In a meeting with the top brass in the ministry of power on Thursday, the domestic equipment manufacturers conveyed that the tax concessions being extended to the foreign suppliers will also debar the Indian equipment suppliers from participating in any of the World Bank-funded projects, thereby putting them at a great disadvantage with their foreign counterparts.

Giving details, sources said that the World Bank is funding only those projects which either have a price preferencebenefit or attract customs duty, whichever is lower.

In the backdrop of zero import duty benefit, the domestic industry will always lose out to the overseas equipment suppliers in all the World Bank-funded projects.

Senior bureaucrats, including the secretary, department of heavy industries, P Shankar, secretary, department of public enterprises, S Narayan and chairman and managing director, Bhel, KJ Ramachandran and CMD, National Thermal Power Corporation, Rajendra Singh, met the secretary, power, VK Pandit on Thursday, and discussed the impact of tax concessions on the domestic manufacturers.

Sources said that Bhel and the private sector made a host of significant recommendations on protecting the interests of the domestic suppliers. The private sector domestic players were represented by the Confederation of India Industry (CII).

The domestic manufacturers also pointed out that the deemed export benefits given to them for all projects do not compensate for the tax concessions given to their foreigncounterparts.

It was pointed out that although under the deemed export benefits the terminal excise duty paid by them is refunded at a later stage, blocking of these funds with the government results in a higher cost of capital.

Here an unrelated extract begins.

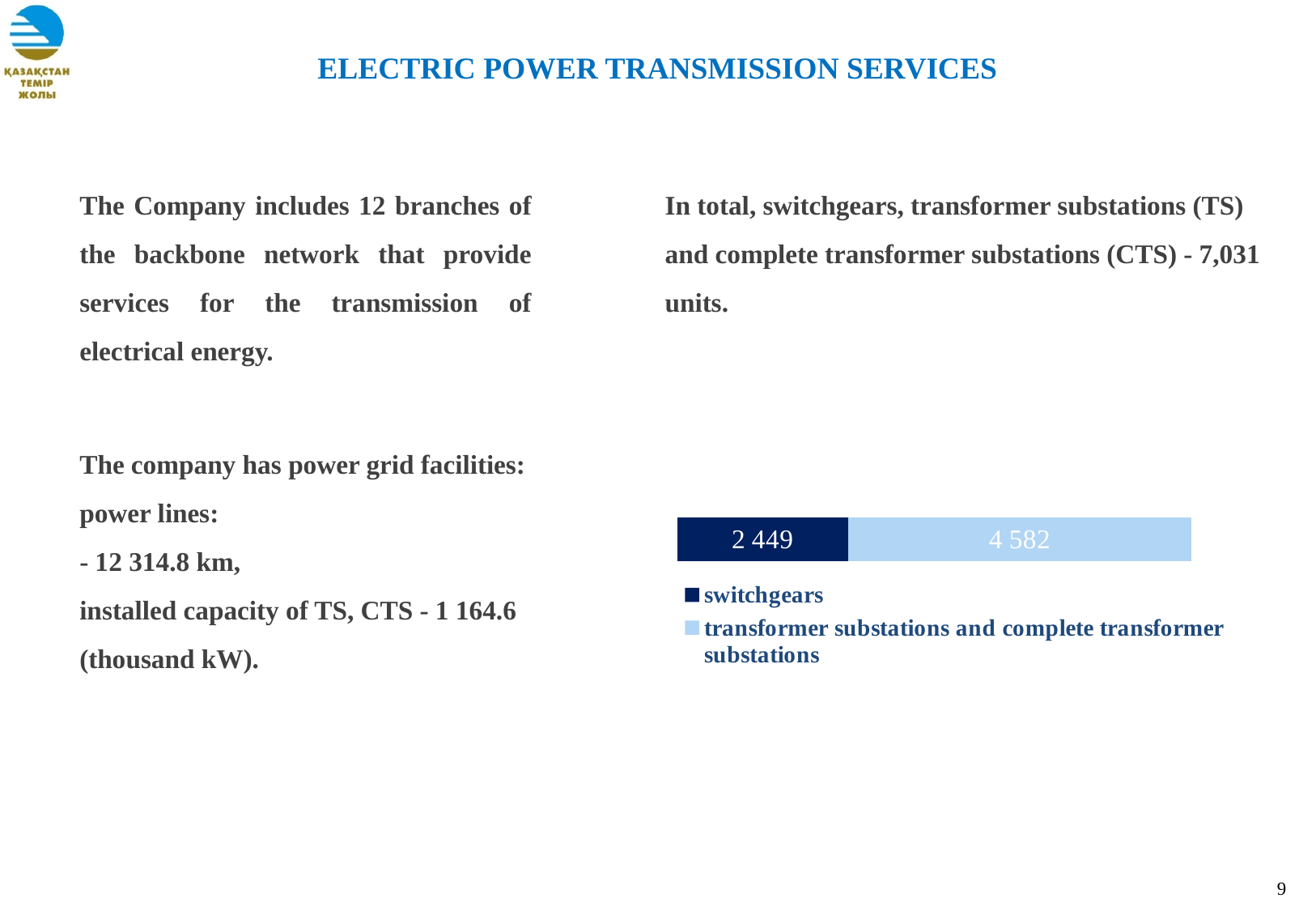
What is the difference between the transformer substations and complete transformer substations value and the switchgears value in the stacked bar chart? 2 133 What value is shown for transformer substations and complete transformer substations in the stacked bar chart? 4 582 What value is shown for switchgears in the stacked bar chart? 2 449 Which series has the largest value in the stacked bar chart? transformer substations and complete transformer substations What is the total of the stacked bar in the chart? 7 031 What kind of chart is shown on the slide? stacked bar chart Which colour represents switchgears in the stacked bar chart? dark blue Which colour represents transformer substations and complete transformer substations in the stacked bar chart? light blue Which series has the larger value in the stacked bar chart, switchgears or transformer substations and complete transformer substations? transformer substations and complete transformer substations How many series does the legend of the stacked bar chart list? 2 Which series has the smallest value in the stacked bar chart? switchgears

To avoid this unnecessary blocking of funds, which are refunded later, it was suggested that the government must give an upfront clearance without charging this terminal duty. This clause must form an integral part of the agreement between the government and the suppliers.

During the meeting, it was further pointed out, that the mega policy notification says that the state will be requested to exempt supplies made to the mega power plants from sales tax and local levies.

"This is not sufficient as the states will follow this only when they receive a directive from the centre. The government must follow this up with the state and issue a directive in this regard," sources said.

It was also suggested that the government must work out a formula for extending tax concessions tothe domestic manufacturers as well, enabling them to compete with their foreign counterparts.

"Otherwise, the tax concessions being given to the foreign suppliers will debar the domestic equipment manufacturers to participate in any private sector power projects," sources said.